What if I began asking myself this question throughout my day, especially at the various times when food is made available to me:
On a scale of 0 to 10, where 10 is feeling so full you would actually puke if you ate one more bite, and 0 is feeling so hungry you would pass out if you didn't eat something right away, and 5 is that euphoric satiated "Baby Bear" feeling of being "just right", how hungry or satiated or full do you feel right now?
Then, if I am at a 3 or less, I know my body needs to eat something, but if I am at a 4 I can wait. And if I am at above a 6, then putting food in my body would be like giving someone without any pain a bunch of narcotics!

I think that sounds more do-able. Another benefit of this scale is it has more than just two graduations. Most fuel gauges have 1/4, 1/2, and 3/4 marks, so I can think of satiety as 1/2 full.

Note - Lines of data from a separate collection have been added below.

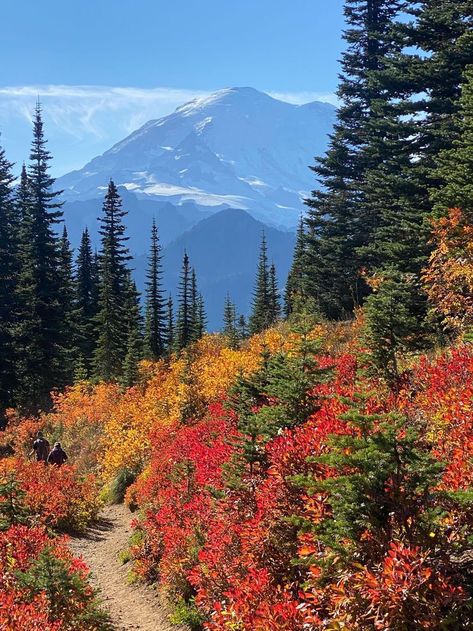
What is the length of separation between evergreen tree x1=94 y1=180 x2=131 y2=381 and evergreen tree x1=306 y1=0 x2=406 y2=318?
14.9m

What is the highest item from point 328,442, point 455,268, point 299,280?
point 455,268

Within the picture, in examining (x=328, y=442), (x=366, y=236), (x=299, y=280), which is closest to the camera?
(x=328, y=442)

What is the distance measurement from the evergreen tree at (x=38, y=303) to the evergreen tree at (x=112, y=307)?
300 cm

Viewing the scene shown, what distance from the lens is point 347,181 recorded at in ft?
97.4

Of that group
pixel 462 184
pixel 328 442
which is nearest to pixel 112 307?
pixel 462 184

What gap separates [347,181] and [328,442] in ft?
88.5

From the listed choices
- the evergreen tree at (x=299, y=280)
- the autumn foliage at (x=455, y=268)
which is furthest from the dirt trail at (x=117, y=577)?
the evergreen tree at (x=299, y=280)

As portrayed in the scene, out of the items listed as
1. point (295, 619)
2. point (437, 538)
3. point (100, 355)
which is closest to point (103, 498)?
point (295, 619)

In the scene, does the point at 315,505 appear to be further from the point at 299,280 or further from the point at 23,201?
the point at 23,201

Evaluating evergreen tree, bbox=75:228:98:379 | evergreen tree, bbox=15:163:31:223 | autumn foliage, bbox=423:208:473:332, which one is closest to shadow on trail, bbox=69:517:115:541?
autumn foliage, bbox=423:208:473:332

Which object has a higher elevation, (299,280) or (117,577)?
(299,280)

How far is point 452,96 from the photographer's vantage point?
2011cm

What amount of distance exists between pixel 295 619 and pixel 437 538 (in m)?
1.62

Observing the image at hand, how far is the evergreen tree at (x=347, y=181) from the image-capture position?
2769cm
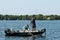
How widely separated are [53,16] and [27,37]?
144 m

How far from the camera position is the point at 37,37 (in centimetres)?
4947

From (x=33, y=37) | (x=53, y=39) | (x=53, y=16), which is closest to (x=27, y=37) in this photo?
(x=33, y=37)

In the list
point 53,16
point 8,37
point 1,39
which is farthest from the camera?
point 53,16

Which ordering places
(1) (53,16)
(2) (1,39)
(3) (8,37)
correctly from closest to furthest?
(2) (1,39) < (3) (8,37) < (1) (53,16)

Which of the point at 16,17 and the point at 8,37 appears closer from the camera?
the point at 8,37

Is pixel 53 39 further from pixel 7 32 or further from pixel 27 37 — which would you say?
pixel 7 32

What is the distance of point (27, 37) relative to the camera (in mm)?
48625

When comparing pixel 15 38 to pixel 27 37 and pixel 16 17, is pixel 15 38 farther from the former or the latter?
pixel 16 17

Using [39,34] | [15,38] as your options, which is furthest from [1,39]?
[39,34]

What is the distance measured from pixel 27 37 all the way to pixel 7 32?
404cm

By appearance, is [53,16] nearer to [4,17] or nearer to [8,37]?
[4,17]

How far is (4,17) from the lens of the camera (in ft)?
634

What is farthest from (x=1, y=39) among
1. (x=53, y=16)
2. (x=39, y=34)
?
(x=53, y=16)

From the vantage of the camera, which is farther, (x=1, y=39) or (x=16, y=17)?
(x=16, y=17)
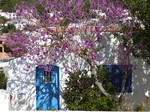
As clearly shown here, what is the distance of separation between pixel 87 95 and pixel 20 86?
3.20m

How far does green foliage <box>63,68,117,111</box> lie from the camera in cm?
887

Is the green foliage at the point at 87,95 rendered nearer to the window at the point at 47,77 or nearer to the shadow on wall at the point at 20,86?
the window at the point at 47,77

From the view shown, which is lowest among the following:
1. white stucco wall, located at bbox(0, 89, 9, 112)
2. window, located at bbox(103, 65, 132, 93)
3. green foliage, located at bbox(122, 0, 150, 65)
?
white stucco wall, located at bbox(0, 89, 9, 112)

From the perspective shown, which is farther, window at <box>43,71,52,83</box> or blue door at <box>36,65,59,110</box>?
window at <box>43,71,52,83</box>

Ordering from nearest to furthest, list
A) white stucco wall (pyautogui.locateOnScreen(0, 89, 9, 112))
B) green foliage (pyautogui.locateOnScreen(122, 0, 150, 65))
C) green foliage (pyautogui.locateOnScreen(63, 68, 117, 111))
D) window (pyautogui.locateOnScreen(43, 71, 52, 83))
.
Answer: green foliage (pyautogui.locateOnScreen(122, 0, 150, 65)) → white stucco wall (pyautogui.locateOnScreen(0, 89, 9, 112)) → green foliage (pyautogui.locateOnScreen(63, 68, 117, 111)) → window (pyautogui.locateOnScreen(43, 71, 52, 83))

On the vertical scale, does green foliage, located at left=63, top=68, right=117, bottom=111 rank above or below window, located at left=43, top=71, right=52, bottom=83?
below

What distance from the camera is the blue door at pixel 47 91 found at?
10.9 meters

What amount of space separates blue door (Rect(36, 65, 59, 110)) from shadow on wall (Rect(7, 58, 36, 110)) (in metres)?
0.20

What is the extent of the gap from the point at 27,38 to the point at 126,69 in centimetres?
356

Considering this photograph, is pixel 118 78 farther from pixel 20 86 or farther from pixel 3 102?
pixel 3 102

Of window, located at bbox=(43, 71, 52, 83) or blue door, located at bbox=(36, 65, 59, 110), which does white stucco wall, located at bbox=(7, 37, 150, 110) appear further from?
window, located at bbox=(43, 71, 52, 83)

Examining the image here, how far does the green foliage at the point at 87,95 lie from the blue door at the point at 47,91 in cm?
154

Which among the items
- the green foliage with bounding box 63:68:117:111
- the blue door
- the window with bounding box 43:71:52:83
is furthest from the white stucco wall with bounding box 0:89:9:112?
the window with bounding box 43:71:52:83

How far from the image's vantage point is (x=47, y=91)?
36.1 ft
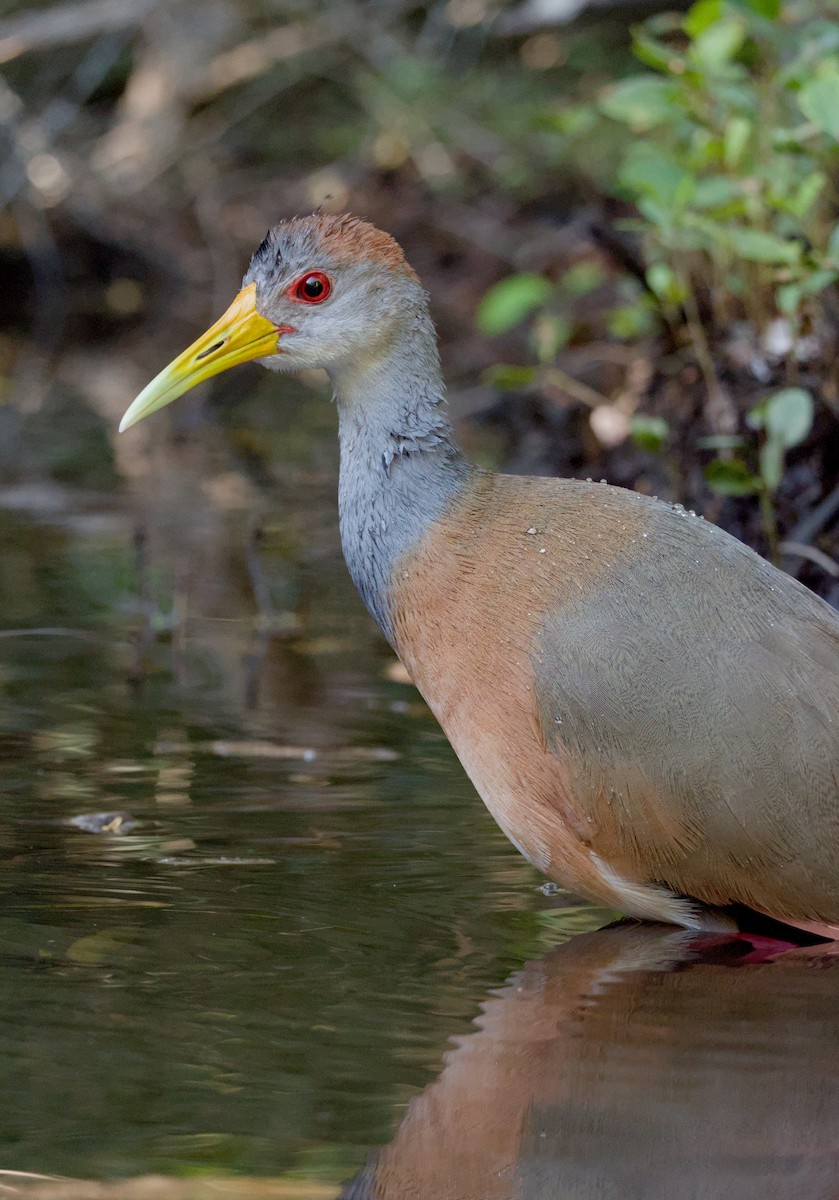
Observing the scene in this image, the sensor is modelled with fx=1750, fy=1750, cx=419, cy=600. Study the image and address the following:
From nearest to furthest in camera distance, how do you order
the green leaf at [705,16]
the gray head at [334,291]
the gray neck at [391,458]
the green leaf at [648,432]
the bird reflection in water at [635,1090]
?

Right now I think I'm around an 8. It will be hours before I am at a 4 or less, but that is OK. I live in a country where food is abundantly available. I am thankful, and mindful not to take that for granted. God provides food for me. He is my source in all things.

As a parting thought before I sign off and go for a ride, it strikes me that my motorcycle, like most, doesn't have a fuel gauge I can monitor. I have to go by the trip odometer and fill the tank when I've gone 80-90 miles. In between Full and Empty it is mainly guess work. But if I run out of gas my motorcycle, like most, has a reserve tank I can switch to in order to get home. It is not a lot of gas: my tank holds 2.7 gallons in the main, and 0.7 in the reserve. But that is enough to get me 30+ miles.

If I begin to run low on fuel before my next meal becomes available, I have about 30 Lbs of "reserve tank" around my waist and chest area to draw from.